Below are some records. Return exactly their lines from the one containing "Jazz Crime! - Jazz on Film" through the one containing "Conceptual hand text", and drop the pictures.

[[ Data shown open ]]

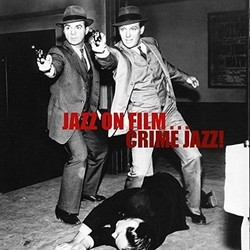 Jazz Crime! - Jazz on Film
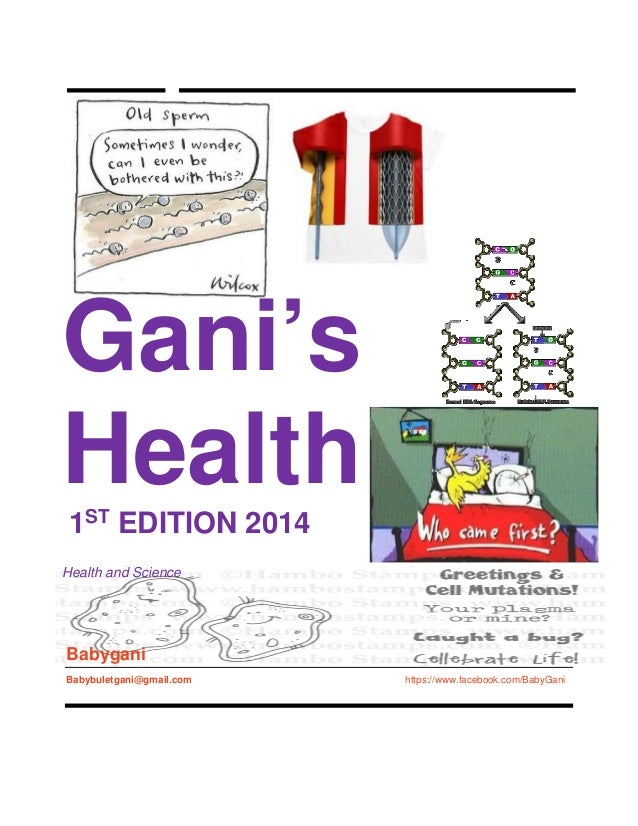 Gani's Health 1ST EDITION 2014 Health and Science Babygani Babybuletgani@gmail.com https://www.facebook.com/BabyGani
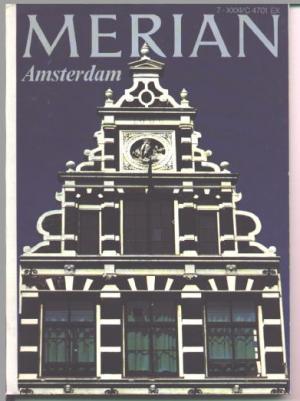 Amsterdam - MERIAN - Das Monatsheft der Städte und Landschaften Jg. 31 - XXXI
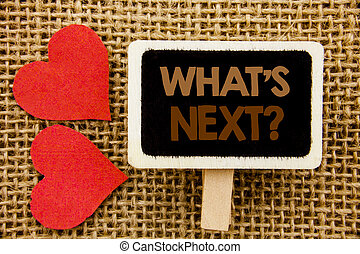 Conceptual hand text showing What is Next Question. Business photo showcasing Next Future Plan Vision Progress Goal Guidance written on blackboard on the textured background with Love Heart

[[ Data shown closed ]]
[[ Data shown open ]]

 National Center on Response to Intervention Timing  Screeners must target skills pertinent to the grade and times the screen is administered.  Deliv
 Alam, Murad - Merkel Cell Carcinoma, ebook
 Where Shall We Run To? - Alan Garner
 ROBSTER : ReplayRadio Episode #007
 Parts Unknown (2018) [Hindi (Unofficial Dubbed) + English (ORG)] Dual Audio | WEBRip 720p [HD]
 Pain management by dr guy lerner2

[[ Data shown closed ]]
[[ Data shown open ]]

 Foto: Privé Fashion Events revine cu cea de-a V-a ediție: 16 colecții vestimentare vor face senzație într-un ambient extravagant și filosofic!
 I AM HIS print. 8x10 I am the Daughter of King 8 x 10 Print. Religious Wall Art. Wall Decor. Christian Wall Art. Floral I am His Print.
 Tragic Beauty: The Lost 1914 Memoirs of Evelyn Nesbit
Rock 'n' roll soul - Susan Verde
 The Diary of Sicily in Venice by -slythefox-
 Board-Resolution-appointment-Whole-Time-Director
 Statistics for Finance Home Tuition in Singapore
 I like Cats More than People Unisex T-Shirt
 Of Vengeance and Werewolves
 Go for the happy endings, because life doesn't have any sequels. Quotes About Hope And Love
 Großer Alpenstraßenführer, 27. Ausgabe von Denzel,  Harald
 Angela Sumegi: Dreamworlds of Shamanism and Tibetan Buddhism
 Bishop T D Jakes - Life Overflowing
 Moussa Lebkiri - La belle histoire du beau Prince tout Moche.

[[ Data shown closed ]]

_Your response_
 Jazz Crime! - Jazz on Film
 Gani's Health 1ST EDITION 2014 Health and Science Babygani Babybuletgani@gmail.com https://www.facebook.com/BabyGani
 Amsterdam - MERIAN - Das Monatsheft der Städte und Landschaften Jg. 31 - XXXI
 Conceptual hand text showing What is Next Question. Business photo showcasing Next Future Plan Vision Progress Goal Guidance written on blackboard on the textured background with Love Heart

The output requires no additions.